Text shown
Augustin, Ross Both Say Being Away From Family Will Be Toughest Part
Both, however, are excited about rejoining their teammates at Disney to resume their season
ORLANDO - In recent days, Orlando Magic guard Terrence Ross sat down with young son, Tristan, and informed him about how their extensive father/son time was about to soon come to an abrupt end because he ``has to go back to work.’’
Then, Ross had to explain that even though he will be just down the road – at Disney World only a few miles from the Ross’ suburban Orlando home – that he won’t be around to splash in the pool, play mini-basketball or take part in video games alongside of his son.
``It’s going to be tough because we’ll be home, but not at home and it’s going to suck,’’ Ross said on Thursday in a Zoom call with media. ``We’re going to be in there (sequestered) so long, not get to see our families or get to go home. It’s a short amount of time, but no one wants to be away from their families that long. I don’t know what to expect, but I am going to try and incorporate some things to stay engaged with my family and my kids and we’ll see how it goes.’’
With the NBA set to restart its suspended season in late July at Disney World, the Magic would seem to have a homecourt advantage considering that they are playing just a dozen miles or so away from their home base at the Amway Center. However, because all the players, coaches and staffers from the 22 NBA teams on hand will be sequestered in a campus-style environment and fans won’t be allowed onto the grounds to watch the games, the Magic’s chances for any sort of homecourt advantage will most likely be neutralized.
At a minimum, sequestered players, coaches and staffers will be away from their family members for a minimum of five weeks. Players on teams that advance to the first round of the playoffs will likely remain sequestered for seven weeks. As for teams that reach the NBA Finals, they could potentially be away from family members as long as Oct. 12 – a span of nearly four months.
In something of a cruel twist of fate for Magic players with small children – such as Nikola Vucevic, Evan Fournier, D.J. Augustin, Michael Carter-Williams and Ross – they will be just miles away from their family without being able to see them in person for several weeks. Not only will Augustin be away from six-year-old daughter Kailey, four-year-old son Trey and two-year-old son Chase, he will be apart from wife Brandy during a particularly critical time for her.
``A few weeks ago, maybe three weeks ago, my father-in-law passed away, so my wife, she really needs me right now, but the same time she understands what I need to do for my job and for our family,’’ said Augustin, who has arranged to have eight family members travel to Orlando to assist with childcare in the coming weeks. ``So, it’s even harder for me right now to leave her and to leave my children. They’re so used to me being home right now and being home every day, but I’ve had a talk with them about me needing to leave and do what I need to do for our family and my career. Everybody understands, but the hardest thing for me is leaving and being away for that time period.’’
Fournier, a native of France, is sending his family back to Paris in an attempt to ease the frustration of being so close to family without being able to be with them.

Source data
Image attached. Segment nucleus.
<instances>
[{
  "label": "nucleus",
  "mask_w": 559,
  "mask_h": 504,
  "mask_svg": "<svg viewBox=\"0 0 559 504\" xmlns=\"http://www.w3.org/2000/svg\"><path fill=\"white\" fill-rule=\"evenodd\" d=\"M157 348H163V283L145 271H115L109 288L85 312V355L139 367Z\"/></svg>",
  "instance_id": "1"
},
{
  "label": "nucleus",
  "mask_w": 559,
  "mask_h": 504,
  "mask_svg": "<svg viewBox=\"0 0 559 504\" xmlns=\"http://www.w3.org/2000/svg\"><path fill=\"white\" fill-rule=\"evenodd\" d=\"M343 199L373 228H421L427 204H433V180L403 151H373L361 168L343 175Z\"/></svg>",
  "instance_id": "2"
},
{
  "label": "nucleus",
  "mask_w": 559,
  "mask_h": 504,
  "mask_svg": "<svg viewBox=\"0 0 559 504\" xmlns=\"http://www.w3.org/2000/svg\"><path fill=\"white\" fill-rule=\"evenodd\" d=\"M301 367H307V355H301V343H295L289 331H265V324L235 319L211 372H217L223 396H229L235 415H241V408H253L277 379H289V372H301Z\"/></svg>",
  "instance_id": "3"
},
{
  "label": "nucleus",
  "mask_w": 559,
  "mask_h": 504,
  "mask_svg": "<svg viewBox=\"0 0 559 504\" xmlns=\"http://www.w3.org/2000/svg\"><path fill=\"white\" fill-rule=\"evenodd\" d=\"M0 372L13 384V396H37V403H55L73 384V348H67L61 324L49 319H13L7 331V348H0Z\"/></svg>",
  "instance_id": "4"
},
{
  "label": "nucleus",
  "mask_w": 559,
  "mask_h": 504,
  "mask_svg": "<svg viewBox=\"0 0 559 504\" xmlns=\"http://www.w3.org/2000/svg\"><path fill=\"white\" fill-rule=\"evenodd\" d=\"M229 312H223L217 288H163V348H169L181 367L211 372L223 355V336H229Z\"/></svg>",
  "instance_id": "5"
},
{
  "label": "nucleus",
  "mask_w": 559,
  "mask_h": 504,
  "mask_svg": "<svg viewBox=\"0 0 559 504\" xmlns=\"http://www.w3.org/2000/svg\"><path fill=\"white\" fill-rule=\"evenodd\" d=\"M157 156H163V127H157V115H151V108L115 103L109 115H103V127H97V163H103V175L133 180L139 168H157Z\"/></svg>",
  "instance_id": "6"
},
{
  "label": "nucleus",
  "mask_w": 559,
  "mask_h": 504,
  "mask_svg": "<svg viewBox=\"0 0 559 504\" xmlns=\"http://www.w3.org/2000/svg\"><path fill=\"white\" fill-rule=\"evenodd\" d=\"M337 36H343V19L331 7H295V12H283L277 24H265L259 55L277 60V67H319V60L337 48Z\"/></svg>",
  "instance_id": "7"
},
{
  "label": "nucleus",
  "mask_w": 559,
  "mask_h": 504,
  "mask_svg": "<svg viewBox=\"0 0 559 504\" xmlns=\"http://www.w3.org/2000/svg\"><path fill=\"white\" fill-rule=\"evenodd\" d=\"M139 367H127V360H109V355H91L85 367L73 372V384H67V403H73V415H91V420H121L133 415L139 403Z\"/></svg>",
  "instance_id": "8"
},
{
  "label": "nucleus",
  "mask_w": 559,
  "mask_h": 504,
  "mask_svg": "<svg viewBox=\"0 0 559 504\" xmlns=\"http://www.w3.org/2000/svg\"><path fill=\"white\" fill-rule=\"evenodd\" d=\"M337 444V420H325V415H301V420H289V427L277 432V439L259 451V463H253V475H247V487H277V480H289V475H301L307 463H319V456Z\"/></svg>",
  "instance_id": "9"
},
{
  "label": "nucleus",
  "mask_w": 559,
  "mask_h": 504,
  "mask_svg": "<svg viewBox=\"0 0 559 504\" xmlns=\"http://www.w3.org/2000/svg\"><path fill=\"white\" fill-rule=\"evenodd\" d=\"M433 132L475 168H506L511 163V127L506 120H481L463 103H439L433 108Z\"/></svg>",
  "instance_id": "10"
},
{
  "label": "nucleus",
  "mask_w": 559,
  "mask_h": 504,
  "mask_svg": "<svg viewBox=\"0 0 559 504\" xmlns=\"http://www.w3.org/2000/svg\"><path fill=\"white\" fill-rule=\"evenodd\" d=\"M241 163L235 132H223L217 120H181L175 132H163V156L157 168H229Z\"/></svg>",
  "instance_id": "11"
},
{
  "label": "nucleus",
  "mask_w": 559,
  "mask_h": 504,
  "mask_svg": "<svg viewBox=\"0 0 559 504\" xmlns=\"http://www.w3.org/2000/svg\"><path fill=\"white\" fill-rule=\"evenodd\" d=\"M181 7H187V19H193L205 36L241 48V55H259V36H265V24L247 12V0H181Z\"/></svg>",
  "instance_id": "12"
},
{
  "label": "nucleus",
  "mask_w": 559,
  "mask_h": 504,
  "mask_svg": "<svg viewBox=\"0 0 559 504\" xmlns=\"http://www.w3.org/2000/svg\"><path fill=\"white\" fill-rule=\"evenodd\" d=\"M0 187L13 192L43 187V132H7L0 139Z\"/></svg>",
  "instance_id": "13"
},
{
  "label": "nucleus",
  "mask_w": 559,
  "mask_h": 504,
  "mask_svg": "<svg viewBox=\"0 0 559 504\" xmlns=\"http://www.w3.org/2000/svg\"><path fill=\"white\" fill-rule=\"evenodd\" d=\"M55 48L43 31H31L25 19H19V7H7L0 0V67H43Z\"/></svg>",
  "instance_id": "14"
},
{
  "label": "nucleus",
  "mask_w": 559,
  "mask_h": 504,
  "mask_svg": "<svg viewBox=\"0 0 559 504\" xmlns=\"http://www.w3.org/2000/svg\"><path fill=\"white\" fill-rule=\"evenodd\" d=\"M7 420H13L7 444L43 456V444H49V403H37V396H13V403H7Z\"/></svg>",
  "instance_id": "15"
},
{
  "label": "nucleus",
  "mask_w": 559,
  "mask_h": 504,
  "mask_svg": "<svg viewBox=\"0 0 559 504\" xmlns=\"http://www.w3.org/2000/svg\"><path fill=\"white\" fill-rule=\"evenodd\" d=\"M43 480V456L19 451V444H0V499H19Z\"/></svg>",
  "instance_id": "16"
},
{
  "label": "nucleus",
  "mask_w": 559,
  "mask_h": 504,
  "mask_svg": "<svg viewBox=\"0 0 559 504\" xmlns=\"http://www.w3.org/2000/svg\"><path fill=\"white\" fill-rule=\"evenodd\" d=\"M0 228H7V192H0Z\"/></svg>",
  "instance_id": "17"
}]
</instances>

Tasks and exercises
[1] Answer these questions from the article on Augustin and Ross.
(a) What did Ross tell his son he has to go back to?
(b) How many family members has Augustin arranged to travel to Orlando to help with childcare?
(c) Where is Fournier sending his family?
[2] Transcribe the part of the article on Augustin and Ross starting with "Augustin, Ross Both" and going on through "of his son.".

Solutions to the exercise
[1]
(a) Work.
(b) Eight.
(c) Back to Paris.

[2]
Augustin, Ross Both Say Being Away From Family Will Be Toughest Part
Both, however, are excited about rejoining their teammates at Disney to resume their season
ORLANDO - In recent days, Orlando Magic guard Terrence Ross sat down with young son, Tristan, and informed him about how their extensive father/son time was about to soon come to an abrupt end because he ``has to go back to work.’’
Then, Ross had to explain that even though he will be just down the road – at Disney World only a few miles from the Ross’ suburban Orlando home – that he won’t be around to splash in the pool, play mini-basketball or take part in video games alongside of his son.